Background
Macmurray, John was born on February 16, 1891 in Maxwellton, Kincudbrightshire.
Macmurray, John was born on February 16, 1891 in Maxwellton, Kincudbrightshire.
University of Glasgow and Balliol College, Oxford.
1919-1921, Lecturer in Philosophy, Manchester. 1921-1922, Professor of Philosophy, Witwatersrand, Johannesburg. 1922-1928, Fellow and Tutor in Philosophy, Balliol College, Oxford.

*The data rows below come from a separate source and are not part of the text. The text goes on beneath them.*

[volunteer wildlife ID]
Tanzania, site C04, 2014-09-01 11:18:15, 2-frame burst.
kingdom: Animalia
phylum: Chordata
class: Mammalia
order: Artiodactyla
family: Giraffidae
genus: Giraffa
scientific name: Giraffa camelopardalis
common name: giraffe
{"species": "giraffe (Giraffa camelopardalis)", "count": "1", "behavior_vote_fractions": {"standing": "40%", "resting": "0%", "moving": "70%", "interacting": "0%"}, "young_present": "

1928-1944. Grote Professor of the Philosophy of Mind and Logic, London. 1944-1958, Professor of Moral Philosophy, Edinburgh.
Macmurray emerged from the First World War with the conviction, common to many of his generation, that the philosophical traditions in which he had been educated had proved inadequate to meet the crises of his age. He maintained that the most important task of philosophy was to provide an accurate account of what it was to be a person or self. One mistake made by previous systems of philosophy was to consider people to be analogous either to complex machines or to living organisms. Both accounts were inaccurate: instead, a person is to be regarded as sui generis. What is essential to the self, according to Macmurray, is not the attribute of thought but that of action. The self should thus be conceived primarily as an agent. Action is not a process, but is necessarily intentioned. Furthermore, Macmurray maintained, a proper account of the universe would show that it is the intentional action of God. One reviewer, A. R. C. Duncan, acclaimed Macmurray’s Self as Agent (1957) as a ‘pioneer work of the first importance' (Philosophy 36(1961): 234). Another inaccuracy in traditional philosophyaccording to Macmurray, was to consider the self in isolation from others. In his Persons in Relation (1961) he sought to show that full selfhood can only be achieved in a dialogical relation with at least one other person, to form a community of selves.